I am trying to login to a http website for the first time and I am having a hard time understanding the proper format for sending arguments. I have looked at other examples and they don't seem to work for me so I thought I would see if someone can explain this to me. At this point my code seems to do absolutely nothing but here it is...

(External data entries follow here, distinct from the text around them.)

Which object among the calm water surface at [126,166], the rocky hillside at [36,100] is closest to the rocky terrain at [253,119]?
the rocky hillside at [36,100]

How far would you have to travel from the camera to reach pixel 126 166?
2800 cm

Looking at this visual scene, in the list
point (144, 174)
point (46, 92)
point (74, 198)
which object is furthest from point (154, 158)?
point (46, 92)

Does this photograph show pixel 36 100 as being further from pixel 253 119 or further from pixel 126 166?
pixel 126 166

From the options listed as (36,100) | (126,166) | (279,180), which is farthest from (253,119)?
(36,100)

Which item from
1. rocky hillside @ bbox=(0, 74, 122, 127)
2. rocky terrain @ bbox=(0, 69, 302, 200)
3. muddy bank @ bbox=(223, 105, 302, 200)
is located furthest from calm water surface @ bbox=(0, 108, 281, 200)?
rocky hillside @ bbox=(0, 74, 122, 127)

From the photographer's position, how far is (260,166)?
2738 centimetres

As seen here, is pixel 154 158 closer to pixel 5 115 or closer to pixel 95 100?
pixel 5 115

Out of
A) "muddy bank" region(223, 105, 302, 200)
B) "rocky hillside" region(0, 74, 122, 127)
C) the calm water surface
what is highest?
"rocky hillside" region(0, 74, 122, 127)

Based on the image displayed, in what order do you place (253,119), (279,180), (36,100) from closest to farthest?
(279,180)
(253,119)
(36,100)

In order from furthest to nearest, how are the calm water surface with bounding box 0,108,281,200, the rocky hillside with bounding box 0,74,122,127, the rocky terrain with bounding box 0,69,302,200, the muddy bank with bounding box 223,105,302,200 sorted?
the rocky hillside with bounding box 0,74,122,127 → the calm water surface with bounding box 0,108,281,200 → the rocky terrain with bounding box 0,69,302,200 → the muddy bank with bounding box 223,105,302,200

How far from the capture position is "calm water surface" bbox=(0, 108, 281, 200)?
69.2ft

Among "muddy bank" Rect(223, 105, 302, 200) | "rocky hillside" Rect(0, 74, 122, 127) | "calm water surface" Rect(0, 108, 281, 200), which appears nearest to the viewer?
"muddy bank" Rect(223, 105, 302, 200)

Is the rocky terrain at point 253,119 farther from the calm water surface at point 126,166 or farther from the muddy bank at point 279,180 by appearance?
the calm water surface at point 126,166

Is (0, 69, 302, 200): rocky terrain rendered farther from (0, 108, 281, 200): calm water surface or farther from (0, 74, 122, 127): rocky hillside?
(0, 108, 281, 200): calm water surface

HttpURLConnection url= (HttpURLConnection)new URL("http://www.myameego.com/index2.php?do=login").openConnection();
url.setDoOutput(true);
url.setRequestMethod("POST");
OutputStreamWriter writer = new OutputStreamWriter(url.getOutputStream());
writer.write("X-Mapping-fjhppofk=6A991610BA398B3A39F4B491D5382BB4;
PHPSESSID=kbo25e08t3qvu08l1shkq8kk94; userName=coled; pass=ed45d626b07112a8a501d9672f3b92796a6754b8d8d9cb4c617fec9774889220; clientID=129; X-Mapping-fjhppofk=DCE62FE972E1EF2F12D0060EC74C3681; PHPSESSID=ukeo21oldb5pqsntu7kl8j3b96");
writer.flush();
I downloaded an http sniffer thinking that I could read what the browser was sending. that is how I got the write() line, it is the cookie that was sent by explorer. I also viewed the source code for the login screen and found a block of code near the bottom that looks like its responsible for login.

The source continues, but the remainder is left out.